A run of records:
## Start

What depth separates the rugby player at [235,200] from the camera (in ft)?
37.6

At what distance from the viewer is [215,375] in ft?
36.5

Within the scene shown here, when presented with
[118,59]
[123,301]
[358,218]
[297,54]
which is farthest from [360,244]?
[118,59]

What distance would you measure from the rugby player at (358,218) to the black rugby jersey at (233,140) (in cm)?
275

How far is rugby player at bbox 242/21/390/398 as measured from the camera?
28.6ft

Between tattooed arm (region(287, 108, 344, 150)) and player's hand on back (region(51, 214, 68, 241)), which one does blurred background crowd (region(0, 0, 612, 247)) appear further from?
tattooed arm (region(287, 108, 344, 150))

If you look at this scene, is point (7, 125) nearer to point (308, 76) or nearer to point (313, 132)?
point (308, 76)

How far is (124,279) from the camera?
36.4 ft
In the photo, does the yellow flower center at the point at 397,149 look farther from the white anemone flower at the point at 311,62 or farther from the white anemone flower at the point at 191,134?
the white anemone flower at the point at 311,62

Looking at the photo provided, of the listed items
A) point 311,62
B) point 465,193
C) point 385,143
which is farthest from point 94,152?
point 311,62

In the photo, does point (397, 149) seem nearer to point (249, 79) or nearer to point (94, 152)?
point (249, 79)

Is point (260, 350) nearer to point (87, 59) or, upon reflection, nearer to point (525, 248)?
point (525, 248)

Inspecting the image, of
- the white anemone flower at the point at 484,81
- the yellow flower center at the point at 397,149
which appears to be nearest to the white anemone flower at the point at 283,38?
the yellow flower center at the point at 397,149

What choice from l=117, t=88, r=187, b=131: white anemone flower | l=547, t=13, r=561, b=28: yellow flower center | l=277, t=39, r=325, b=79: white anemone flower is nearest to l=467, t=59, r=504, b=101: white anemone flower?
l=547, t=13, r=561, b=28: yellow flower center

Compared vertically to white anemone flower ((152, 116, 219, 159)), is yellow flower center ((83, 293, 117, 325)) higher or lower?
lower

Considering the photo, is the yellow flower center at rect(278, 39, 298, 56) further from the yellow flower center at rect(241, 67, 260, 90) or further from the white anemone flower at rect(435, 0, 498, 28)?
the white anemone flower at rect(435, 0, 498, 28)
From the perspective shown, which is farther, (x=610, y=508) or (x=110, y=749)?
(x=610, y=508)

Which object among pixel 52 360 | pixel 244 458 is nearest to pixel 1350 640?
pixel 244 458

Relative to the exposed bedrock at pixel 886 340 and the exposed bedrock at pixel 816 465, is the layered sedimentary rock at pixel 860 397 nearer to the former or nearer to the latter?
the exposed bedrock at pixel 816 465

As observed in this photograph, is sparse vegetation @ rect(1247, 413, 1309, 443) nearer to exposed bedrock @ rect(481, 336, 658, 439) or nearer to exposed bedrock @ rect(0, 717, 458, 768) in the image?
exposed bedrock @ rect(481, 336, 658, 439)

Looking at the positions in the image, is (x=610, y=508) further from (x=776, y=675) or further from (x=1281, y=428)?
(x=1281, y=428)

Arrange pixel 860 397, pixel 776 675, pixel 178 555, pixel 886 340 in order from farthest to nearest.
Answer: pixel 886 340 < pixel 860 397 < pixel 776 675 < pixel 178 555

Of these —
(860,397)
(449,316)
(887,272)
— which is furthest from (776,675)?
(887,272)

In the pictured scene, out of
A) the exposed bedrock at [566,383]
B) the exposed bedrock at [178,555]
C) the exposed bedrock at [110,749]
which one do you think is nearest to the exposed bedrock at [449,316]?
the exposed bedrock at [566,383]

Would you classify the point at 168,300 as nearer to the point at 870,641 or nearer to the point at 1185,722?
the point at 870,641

## End

> WRITTEN EXERCISE
Starting with the line that contains "In the pictured scene, out of" and going on through the end of the data, write those lines out again with "nearest" switched to "closest" and everything else left the same.

> WRITTEN RESPONSE
In the pictured scene, out of
A) the exposed bedrock at [566,383]
B) the exposed bedrock at [178,555]
C) the exposed bedrock at [110,749]
which one do you think is closest to the exposed bedrock at [449,316]?
the exposed bedrock at [566,383]

Would you classify the point at 168,300 as nearer to the point at 870,641 or nearer to the point at 1185,722?
the point at 870,641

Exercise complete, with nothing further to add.